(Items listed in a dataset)
──────────
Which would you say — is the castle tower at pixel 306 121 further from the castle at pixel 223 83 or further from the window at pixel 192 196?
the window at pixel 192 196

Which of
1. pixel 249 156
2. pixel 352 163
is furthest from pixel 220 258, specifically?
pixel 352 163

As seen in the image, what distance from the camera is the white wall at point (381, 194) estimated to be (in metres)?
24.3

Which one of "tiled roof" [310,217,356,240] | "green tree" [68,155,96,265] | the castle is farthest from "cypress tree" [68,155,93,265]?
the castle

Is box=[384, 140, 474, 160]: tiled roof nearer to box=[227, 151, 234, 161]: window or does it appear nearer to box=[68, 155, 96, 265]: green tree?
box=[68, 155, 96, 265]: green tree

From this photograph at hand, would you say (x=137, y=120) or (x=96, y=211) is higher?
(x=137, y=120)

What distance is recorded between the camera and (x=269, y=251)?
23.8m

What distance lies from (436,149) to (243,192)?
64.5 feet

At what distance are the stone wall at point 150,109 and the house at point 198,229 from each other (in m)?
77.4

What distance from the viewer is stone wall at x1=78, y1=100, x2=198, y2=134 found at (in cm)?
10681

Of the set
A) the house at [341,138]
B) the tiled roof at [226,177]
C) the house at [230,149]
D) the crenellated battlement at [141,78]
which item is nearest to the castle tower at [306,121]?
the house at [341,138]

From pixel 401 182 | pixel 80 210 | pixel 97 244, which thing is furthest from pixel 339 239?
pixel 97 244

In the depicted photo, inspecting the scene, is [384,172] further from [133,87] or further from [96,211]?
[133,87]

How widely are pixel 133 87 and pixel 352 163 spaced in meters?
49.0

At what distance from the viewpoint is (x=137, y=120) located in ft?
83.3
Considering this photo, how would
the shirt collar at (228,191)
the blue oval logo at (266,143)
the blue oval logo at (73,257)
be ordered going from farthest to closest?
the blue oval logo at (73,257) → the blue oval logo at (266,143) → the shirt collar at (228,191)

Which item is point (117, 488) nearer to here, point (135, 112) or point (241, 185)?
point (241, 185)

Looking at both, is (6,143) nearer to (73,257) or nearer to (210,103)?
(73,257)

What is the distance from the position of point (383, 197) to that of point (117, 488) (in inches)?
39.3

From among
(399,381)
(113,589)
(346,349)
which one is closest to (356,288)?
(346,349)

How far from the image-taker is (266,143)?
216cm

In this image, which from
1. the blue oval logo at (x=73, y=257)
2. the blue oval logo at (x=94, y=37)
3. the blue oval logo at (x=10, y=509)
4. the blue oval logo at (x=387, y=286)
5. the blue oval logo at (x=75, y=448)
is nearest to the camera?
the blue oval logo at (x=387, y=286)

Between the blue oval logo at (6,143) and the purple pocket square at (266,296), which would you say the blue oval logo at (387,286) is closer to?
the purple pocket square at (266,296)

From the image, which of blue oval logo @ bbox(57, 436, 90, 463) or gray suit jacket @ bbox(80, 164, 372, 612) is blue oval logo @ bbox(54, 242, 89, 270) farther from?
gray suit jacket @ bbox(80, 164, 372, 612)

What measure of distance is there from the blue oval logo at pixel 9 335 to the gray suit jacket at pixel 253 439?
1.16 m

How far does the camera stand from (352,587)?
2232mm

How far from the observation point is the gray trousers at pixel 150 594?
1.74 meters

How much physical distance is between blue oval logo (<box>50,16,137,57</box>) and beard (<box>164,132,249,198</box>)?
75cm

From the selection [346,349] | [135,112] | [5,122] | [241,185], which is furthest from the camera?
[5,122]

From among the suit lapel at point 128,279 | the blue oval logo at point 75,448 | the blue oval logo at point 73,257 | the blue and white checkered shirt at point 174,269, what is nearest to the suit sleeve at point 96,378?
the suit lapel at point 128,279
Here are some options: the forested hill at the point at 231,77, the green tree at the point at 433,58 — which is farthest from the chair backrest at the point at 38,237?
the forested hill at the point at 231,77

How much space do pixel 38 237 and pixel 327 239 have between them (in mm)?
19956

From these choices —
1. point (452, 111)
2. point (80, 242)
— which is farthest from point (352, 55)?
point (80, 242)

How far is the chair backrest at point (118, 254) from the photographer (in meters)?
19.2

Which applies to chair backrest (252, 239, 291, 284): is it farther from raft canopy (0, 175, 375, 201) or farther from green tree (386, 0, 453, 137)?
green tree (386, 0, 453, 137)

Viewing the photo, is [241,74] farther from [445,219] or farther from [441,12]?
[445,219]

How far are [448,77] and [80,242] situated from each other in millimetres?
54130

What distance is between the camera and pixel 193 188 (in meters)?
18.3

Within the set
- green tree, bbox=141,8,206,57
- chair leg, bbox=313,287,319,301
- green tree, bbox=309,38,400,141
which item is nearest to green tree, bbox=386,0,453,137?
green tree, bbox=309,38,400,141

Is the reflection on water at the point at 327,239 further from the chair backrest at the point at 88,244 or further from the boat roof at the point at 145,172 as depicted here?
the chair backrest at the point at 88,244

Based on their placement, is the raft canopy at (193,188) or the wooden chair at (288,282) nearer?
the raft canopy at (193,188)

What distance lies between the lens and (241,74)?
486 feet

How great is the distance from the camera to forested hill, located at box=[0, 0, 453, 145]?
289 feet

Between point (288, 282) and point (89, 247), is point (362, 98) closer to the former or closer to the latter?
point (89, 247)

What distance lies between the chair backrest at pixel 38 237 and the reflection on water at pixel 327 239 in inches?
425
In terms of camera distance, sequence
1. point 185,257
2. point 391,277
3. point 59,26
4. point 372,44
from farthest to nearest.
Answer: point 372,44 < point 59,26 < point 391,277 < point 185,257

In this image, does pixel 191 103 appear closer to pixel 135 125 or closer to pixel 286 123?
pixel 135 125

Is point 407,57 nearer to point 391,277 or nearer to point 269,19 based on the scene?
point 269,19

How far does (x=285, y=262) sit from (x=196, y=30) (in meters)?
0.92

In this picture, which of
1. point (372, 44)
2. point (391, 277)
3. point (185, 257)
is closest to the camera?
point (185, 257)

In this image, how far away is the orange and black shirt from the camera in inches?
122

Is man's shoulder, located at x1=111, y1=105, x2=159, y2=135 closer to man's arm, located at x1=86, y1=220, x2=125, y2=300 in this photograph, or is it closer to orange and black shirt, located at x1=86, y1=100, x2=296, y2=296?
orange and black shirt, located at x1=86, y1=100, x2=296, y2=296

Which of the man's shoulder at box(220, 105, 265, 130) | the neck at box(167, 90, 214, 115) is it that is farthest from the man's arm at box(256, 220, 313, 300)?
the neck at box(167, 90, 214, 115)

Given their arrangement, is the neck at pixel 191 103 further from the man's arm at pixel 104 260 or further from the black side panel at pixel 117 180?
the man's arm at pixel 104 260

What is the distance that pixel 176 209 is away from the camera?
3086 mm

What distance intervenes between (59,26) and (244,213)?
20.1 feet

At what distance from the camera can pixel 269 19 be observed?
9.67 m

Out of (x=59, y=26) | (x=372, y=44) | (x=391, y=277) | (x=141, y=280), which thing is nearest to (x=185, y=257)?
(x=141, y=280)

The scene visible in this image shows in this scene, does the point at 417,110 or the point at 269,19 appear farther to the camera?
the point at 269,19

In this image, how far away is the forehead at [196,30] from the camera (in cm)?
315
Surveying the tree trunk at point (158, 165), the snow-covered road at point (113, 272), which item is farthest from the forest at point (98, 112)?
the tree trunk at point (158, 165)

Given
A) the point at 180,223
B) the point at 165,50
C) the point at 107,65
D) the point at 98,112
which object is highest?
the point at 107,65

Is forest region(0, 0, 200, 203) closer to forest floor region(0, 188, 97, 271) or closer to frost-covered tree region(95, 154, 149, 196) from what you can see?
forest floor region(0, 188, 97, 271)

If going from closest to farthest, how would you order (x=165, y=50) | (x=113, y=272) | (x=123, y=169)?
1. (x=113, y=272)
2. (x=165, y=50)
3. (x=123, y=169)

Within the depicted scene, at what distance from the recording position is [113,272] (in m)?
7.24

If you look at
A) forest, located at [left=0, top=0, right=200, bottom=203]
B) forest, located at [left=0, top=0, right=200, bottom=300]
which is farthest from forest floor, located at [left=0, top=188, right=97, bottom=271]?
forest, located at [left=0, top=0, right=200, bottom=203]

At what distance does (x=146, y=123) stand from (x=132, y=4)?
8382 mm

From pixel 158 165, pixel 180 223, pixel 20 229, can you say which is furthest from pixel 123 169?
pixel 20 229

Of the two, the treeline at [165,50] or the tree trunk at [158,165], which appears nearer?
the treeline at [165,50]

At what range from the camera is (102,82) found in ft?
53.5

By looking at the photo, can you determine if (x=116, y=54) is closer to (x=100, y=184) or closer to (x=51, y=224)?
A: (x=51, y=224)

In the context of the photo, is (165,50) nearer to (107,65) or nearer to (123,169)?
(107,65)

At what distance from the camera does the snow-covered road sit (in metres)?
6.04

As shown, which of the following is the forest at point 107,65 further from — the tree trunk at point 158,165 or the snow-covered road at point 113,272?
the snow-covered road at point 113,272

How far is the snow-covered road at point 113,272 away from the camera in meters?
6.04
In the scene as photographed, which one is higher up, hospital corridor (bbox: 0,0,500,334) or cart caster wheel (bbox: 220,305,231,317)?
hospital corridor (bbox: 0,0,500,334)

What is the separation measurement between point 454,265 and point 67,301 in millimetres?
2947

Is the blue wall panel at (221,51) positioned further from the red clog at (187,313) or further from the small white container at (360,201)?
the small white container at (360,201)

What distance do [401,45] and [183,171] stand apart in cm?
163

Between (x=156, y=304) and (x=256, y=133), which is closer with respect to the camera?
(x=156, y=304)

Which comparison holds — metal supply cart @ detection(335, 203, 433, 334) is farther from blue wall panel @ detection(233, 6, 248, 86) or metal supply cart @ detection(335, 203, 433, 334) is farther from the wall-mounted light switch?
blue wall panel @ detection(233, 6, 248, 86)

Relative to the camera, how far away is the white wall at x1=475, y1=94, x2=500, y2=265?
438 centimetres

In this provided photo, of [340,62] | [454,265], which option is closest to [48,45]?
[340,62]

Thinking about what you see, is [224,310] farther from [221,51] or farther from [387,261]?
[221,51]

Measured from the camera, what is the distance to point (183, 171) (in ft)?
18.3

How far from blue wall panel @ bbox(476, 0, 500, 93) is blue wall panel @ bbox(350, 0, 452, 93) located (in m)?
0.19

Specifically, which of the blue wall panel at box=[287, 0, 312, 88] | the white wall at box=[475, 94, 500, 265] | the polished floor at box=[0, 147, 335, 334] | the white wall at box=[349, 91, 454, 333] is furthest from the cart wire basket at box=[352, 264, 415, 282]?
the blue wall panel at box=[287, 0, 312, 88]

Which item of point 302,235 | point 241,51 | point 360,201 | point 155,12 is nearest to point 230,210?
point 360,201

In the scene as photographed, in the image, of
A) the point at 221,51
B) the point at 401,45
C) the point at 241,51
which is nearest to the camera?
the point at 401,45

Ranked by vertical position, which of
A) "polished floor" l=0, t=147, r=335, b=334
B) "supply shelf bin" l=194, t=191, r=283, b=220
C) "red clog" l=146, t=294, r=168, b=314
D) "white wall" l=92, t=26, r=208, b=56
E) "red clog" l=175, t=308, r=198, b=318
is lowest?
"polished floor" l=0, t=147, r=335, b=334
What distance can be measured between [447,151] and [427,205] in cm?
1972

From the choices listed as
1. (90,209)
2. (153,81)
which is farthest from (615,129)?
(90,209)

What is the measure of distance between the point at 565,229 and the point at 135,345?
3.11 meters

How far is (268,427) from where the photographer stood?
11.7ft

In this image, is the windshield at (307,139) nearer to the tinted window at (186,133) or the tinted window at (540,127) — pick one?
──────────
* SHORT TASK:
Your task is to transcribe the line containing "What distance can" and every line after it, through the last line of the data, exactly as written and with nothing more.

* SOLUTION TO THIS EXERCISE:
What distance can be measured between [447,151] and [427,205] in cm?
1972

From the choices listed as
1. (90,209)
2. (153,81)
which is farthest from (615,129)?
(90,209)

What is the measure of distance between the point at 565,229 and the point at 135,345?
3.11 meters

How far is (268,427) from where the photographer stood?
11.7ft

In this image, is the windshield at (307,139) nearer to the tinted window at (186,133) or the tinted window at (540,127) — pick one?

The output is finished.